*What is asked*
1. Can you print the passage of the Father Ted article that begins at the words "At this remove, it’s" and stops after "opened the door."?
2. What names or terms does the Father Ted article use for the series itself?

*Document text*
****
If you live and work in Ireland, you probably still quote the programme every couple of days. Maybe, not even consciously. (When’s the last time you uttered a ‘go on’ – or told someone to be ‘careful now’?).

Father Ted is part of the fabric of Irish life.

At this remove, it’s almost difficult to recall how refreshing it was at the time — what a departure it was to see that peculiarly-Irish kind of absurd humour captured so well, perhaps for the first time ever on television.

Actor Maurice O’Donoghue – Ted’s arch-enemy Fr Dick Byrne in the show – remembers the programme-makers having one eye on posterity, even as the sitcom was being filmed.

Well, maybe not quite posterity…

Speaking to TheJournal.ie over the phone, O’Donoghue tells a story about preparing for a particular scene, where his character had to answer the door of his parochial house to a nun.

His fellow actors had been joking around, suggesting Fr Dick hold a copy of a book by Bishop Eamon Casey as he opened the door.
****
[Records from a data source]
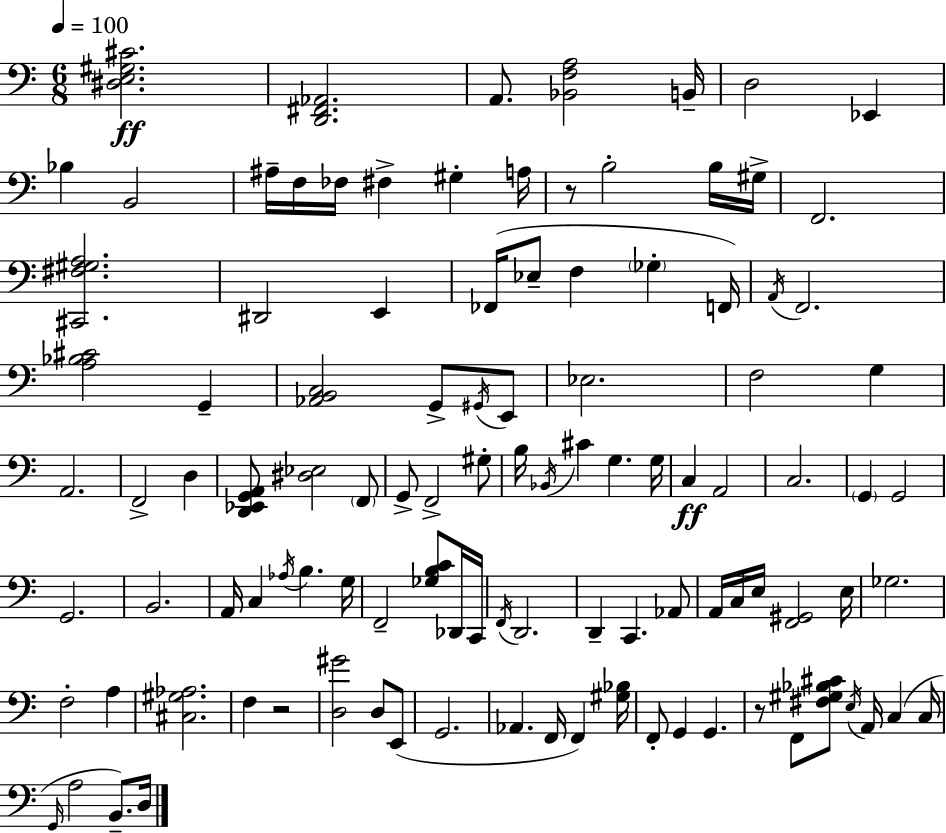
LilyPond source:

{
  \clef bass
  \numericTimeSignature
  \time 6/8
  \key c \major
  \tempo 4 = 100
  <dis e gis cis'>2.\ff | <d, fis, aes,>2. | a,8. <bes, f a>2 b,16-- | d2 ees,4 | \break bes4 b,2 | ais16-- f16 fes16 fis4-> gis4-. a16 | r8 b2-. b16 gis16-> | f,2. | \break <cis, fis gis a>2. | dis,2 e,4 | fes,16( ees8-- f4 \parenthesize ges4-. f,16) | \acciaccatura { a,16 } f,2. | \break <a bes cis'>2 g,4-- | <aes, b, c>2 g,8-> \acciaccatura { gis,16 } | e,8 ees2. | f2 g4 | \break a,2. | f,2-> d4 | <d, ees, g, a,>8 <dis ees>2 | \parenthesize f,8 g,8-> f,2-> | \break gis8-. b16 \acciaccatura { bes,16 } cis'4 g4. | g16 c4\ff a,2 | c2. | \parenthesize g,4 g,2 | \break g,2. | b,2. | a,16 c4 \acciaccatura { aes16 } b4. | g16 f,2-- | \break <ges b c'>8 des,16 c,16 \acciaccatura { f,16 } d,2. | d,4-- c,4. | aes,8 a,16 c16 e16 <f, gis,>2 | e16 ges2. | \break f2-. | a4 <cis gis aes>2. | f4 r2 | <d gis'>2 | \break d8 e,8( g,2. | aes,4. f,16 | f,4) <gis bes>16 f,8-. g,4 g,4. | r8 f,8 <fis gis bes cis'>8 \acciaccatura { e16 } | \break a,16 c4( c16 \grace { g,16 } a2 | b,8.--) d16 \bar "|."
}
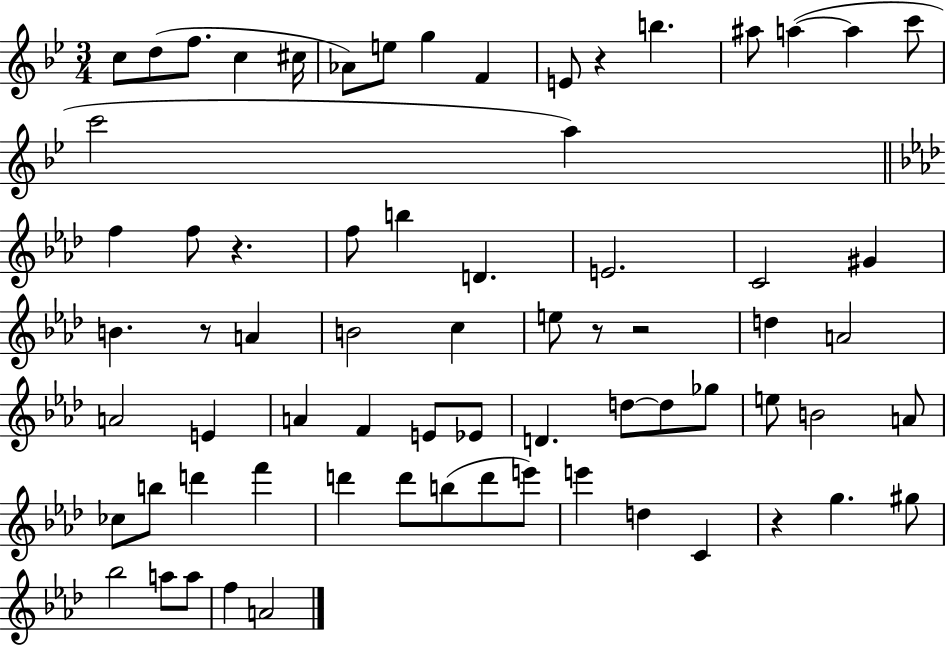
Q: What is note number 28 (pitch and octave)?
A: B4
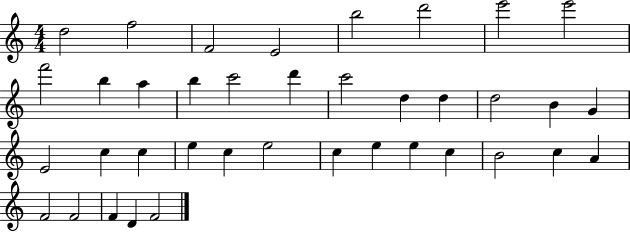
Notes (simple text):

D5/h F5/h F4/h E4/h B5/h D6/h E6/h E6/h F6/h B5/q A5/q B5/q C6/h D6/q C6/h D5/q D5/q D5/h B4/q G4/q E4/h C5/q C5/q E5/q C5/q E5/h C5/q E5/q E5/q C5/q B4/h C5/q A4/q F4/h F4/h F4/q D4/q F4/h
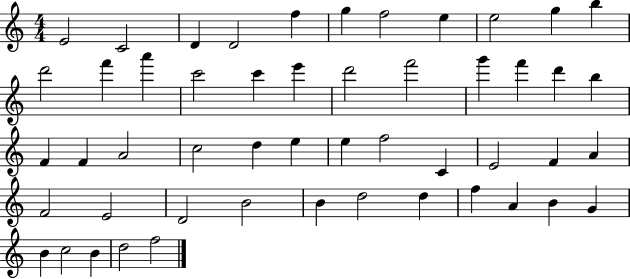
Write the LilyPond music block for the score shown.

{
  \clef treble
  \numericTimeSignature
  \time 4/4
  \key c \major
  e'2 c'2 | d'4 d'2 f''4 | g''4 f''2 e''4 | e''2 g''4 b''4 | \break d'''2 f'''4 a'''4 | c'''2 c'''4 e'''4 | d'''2 f'''2 | g'''4 f'''4 d'''4 b''4 | \break f'4 f'4 a'2 | c''2 d''4 e''4 | e''4 f''2 c'4 | e'2 f'4 a'4 | \break f'2 e'2 | d'2 b'2 | b'4 d''2 d''4 | f''4 a'4 b'4 g'4 | \break b'4 c''2 b'4 | d''2 f''2 | \bar "|."
}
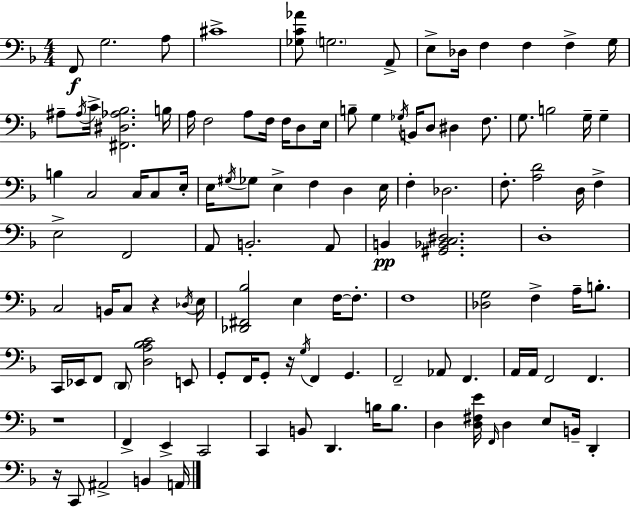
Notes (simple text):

F2/e G3/h. A3/e C#4/w [Gb3,C4,Ab4]/e G3/h. A2/e E3/e Db3/s F3/q F3/q F3/q G3/s A#3/e A#3/s C4/s [F#2,D#3,Ab3,Bb3]/h. B3/s A3/s F3/h A3/e F3/s F3/s D3/e E3/s B3/e G3/q Gb3/s B2/s D3/e D#3/q F3/e. G3/e. B3/h G3/s G3/q B3/q C3/h C3/s C3/e E3/s E3/s G#3/s Gb3/e E3/q F3/q D3/q E3/s F3/q Db3/h. F3/e. [A3,D4]/h D3/s F3/q E3/h F2/h A2/e B2/h. A2/e B2/q [G#2,Bb2,C3,D#3]/h. D3/w C3/h B2/s C3/e R/q Db3/s E3/s [Db2,F#2,Bb3]/h E3/q F3/s F3/e. F3/w [Db3,G3]/h F3/q A3/s B3/e. C2/s Eb2/s F2/e D2/e [D3,A3,Bb3,C4]/h E2/e G2/e F2/s G2/e R/s G3/s F2/q G2/q. F2/h Ab2/e F2/q. A2/s A2/s F2/h F2/q. R/w F2/q E2/q C2/h C2/q B2/e D2/q. B3/s B3/e. D3/q [D3,F#3,E4]/s F2/s D3/q E3/e B2/s D2/q R/s C2/e A#2/h B2/q A2/s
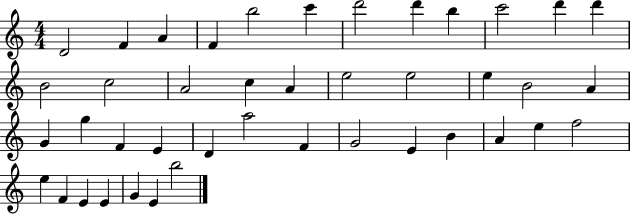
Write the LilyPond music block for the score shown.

{
  \clef treble
  \numericTimeSignature
  \time 4/4
  \key c \major
  d'2 f'4 a'4 | f'4 b''2 c'''4 | d'''2 d'''4 b''4 | c'''2 d'''4 d'''4 | \break b'2 c''2 | a'2 c''4 a'4 | e''2 e''2 | e''4 b'2 a'4 | \break g'4 g''4 f'4 e'4 | d'4 a''2 f'4 | g'2 e'4 b'4 | a'4 e''4 f''2 | \break e''4 f'4 e'4 e'4 | g'4 e'4 b''2 | \bar "|."
}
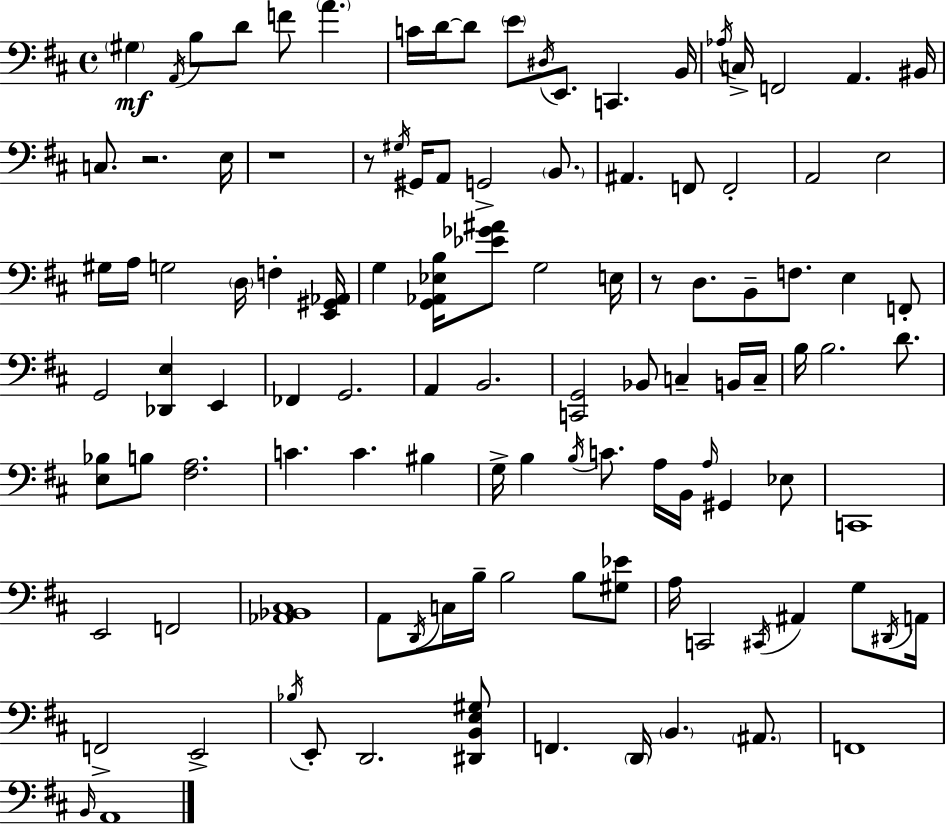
X:1
T:Untitled
M:4/4
L:1/4
K:D
^G, A,,/4 B,/2 D/2 F/2 A C/4 D/4 D/2 E/2 ^D,/4 E,,/2 C,, B,,/4 _A,/4 C,/4 F,,2 A,, ^B,,/4 C,/2 z2 E,/4 z4 z/2 ^G,/4 ^G,,/4 A,,/2 G,,2 B,,/2 ^A,, F,,/2 F,,2 A,,2 E,2 ^G,/4 A,/4 G,2 D,/4 F, [E,,^G,,_A,,]/4 G, [G,,_A,,_E,B,]/4 [_E_G^A]/2 G,2 E,/4 z/2 D,/2 B,,/2 F,/2 E, F,,/2 G,,2 [_D,,E,] E,, _F,, G,,2 A,, B,,2 [C,,G,,]2 _B,,/2 C, B,,/4 C,/4 B,/4 B,2 D/2 [E,_B,]/2 B,/2 [^F,A,]2 C C ^B, G,/4 B, B,/4 C/2 A,/4 B,,/4 A,/4 ^G,, _E,/2 C,,4 E,,2 F,,2 [_A,,_B,,^C,]4 A,,/2 D,,/4 C,/4 B,/4 B,2 B,/2 [^G,_E]/2 A,/4 C,,2 ^C,,/4 ^A,, G,/2 ^D,,/4 A,,/4 F,,2 E,,2 _B,/4 E,,/2 D,,2 [^D,,B,,E,^G,]/2 F,, D,,/4 B,, ^A,,/2 F,,4 B,,/4 A,,4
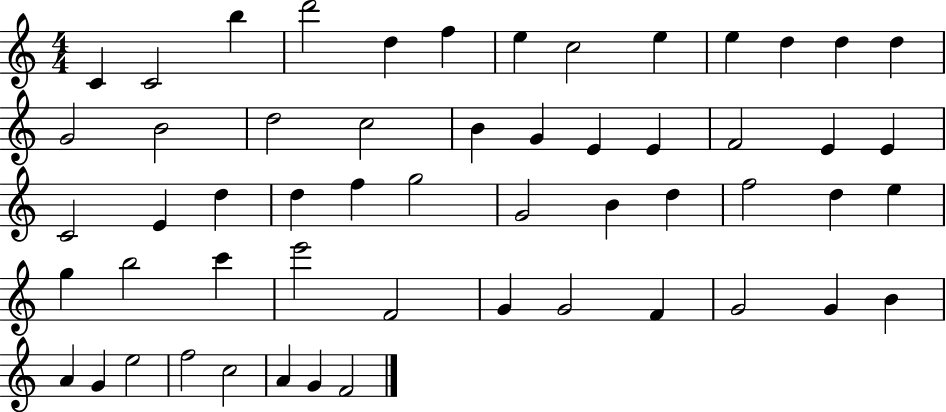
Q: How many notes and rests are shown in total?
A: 55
****
*The replies*
1.
At this remove, it’s almost difficult to recall how refreshing it was at the time — what a departure it was to see that peculiarly-Irish kind of absurd humour captured so well, perhaps for the first time ever on television.

Actor Maurice O’Donoghue – Ted’s arch-enemy Fr Dick Byrne in the show – remembers the programme-makers having one eye on posterity, even as the sitcom was being filmed.

Well, maybe not quite posterity…

Speaking to TheJournal.ie over the phone, O’Donoghue tells a story about preparing for a particular scene, where his character had to answer the door of his parochial house to a nun.

His fellow actors had been joking around, suggesting Fr Dick hold a copy of a book by Bishop Eamon Casey as he opened the door.

2.
- the programme
- Father Ted
- the show
- the sitcom